As with Pariat’s earlier book, Seahorse: A Novel, the protagonists of Everything the Light Touches venture into the unknown in order to find their “place” in the world. There are differences, however, in the way each of the characters approaches her respective journey. Shai is “directionless” and apprehensive about her return to Meghalaya (Pariat 23). Evie is uncertain about where her search for the elusive Diengïeï would take her, an uncertainty that is also compounded by the insecurities she feels about being a particular kind of academic (Pariat 113). But while the characters who are women are beset with these conflicts, the men—Goethe and Linnaeus—suffer no such worries. Goethe and Linnaeus, in Pariat’s novel, represent the white male explorer whose travels around the world leave him in no doubt of his belonging to and mastery of it. Even if mastery over the world is not the intention, as is the case with Goethe, the male characters are self-assured in their pursuit of knowledge. This idea also extends to other white, male characters in the novel such as Mr. Finlay, Evie’s love interest, and the devious Mr. Dossett. It is through such characterisations that Pariat’s research lends validity to the affective lives of her protagonists.

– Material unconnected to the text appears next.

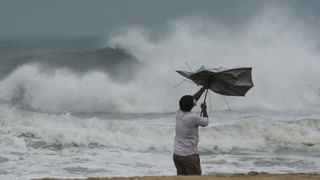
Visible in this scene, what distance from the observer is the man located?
6.86m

Pariat’s book draws upon a wealth of texts and archival material; among them, Goethe’s The Metamorphosis of Plants, Linnaeus’ Journey to Lapland, Pranay Lal’s Indica: A Deep Natural History of the Indian Subcontinent and Robin Wall Kimmerer’s Braiding Sweetgrass: Indigenous Wisdom, Scientific Knowledge and the Teachings of Plants. Pariat’s novel has benefitted from her extensive research. The characters, taking after Pariat’s research, reveal their subjectivities accordingly. Pariat uses conversations to communicate the nature of her protagonists to the reader. Goethe is philosophical, Evie speaks like an academic even when she expresses self-doubt in being in a discipline dominated by men, Linnaeus’ poetry (except for the poem “Sestina for the Lost”) is seemingly devoid of feeling and concerned only with classifications and Shai is impressionable and undecided about her “place” in the way that those who have left home (as a fixed place) feel. There is, therefore, historical legitimacy and verisimilitude to Pariat’s characterisation that one does not often find in fiction of this scope. This attention to detail is also observed in Pariat’s description of places. As we travel with Evie from the port of Tilbury in England to Mumbai, for instance, the journey through each port and coastal town is meticulously described as they would have appeared during the nineteenth century. One is reminded, in these instances, of Amitav Ghosh whose research of the trade routes in South and South East Asia formed the backdrop and gave historical legitimacy to places in the Ibis Trilogy. Similarly, Goethe’s journey to Italy is marked by changing topographies and plant life, knowledge of the latter being a central theme in the book.      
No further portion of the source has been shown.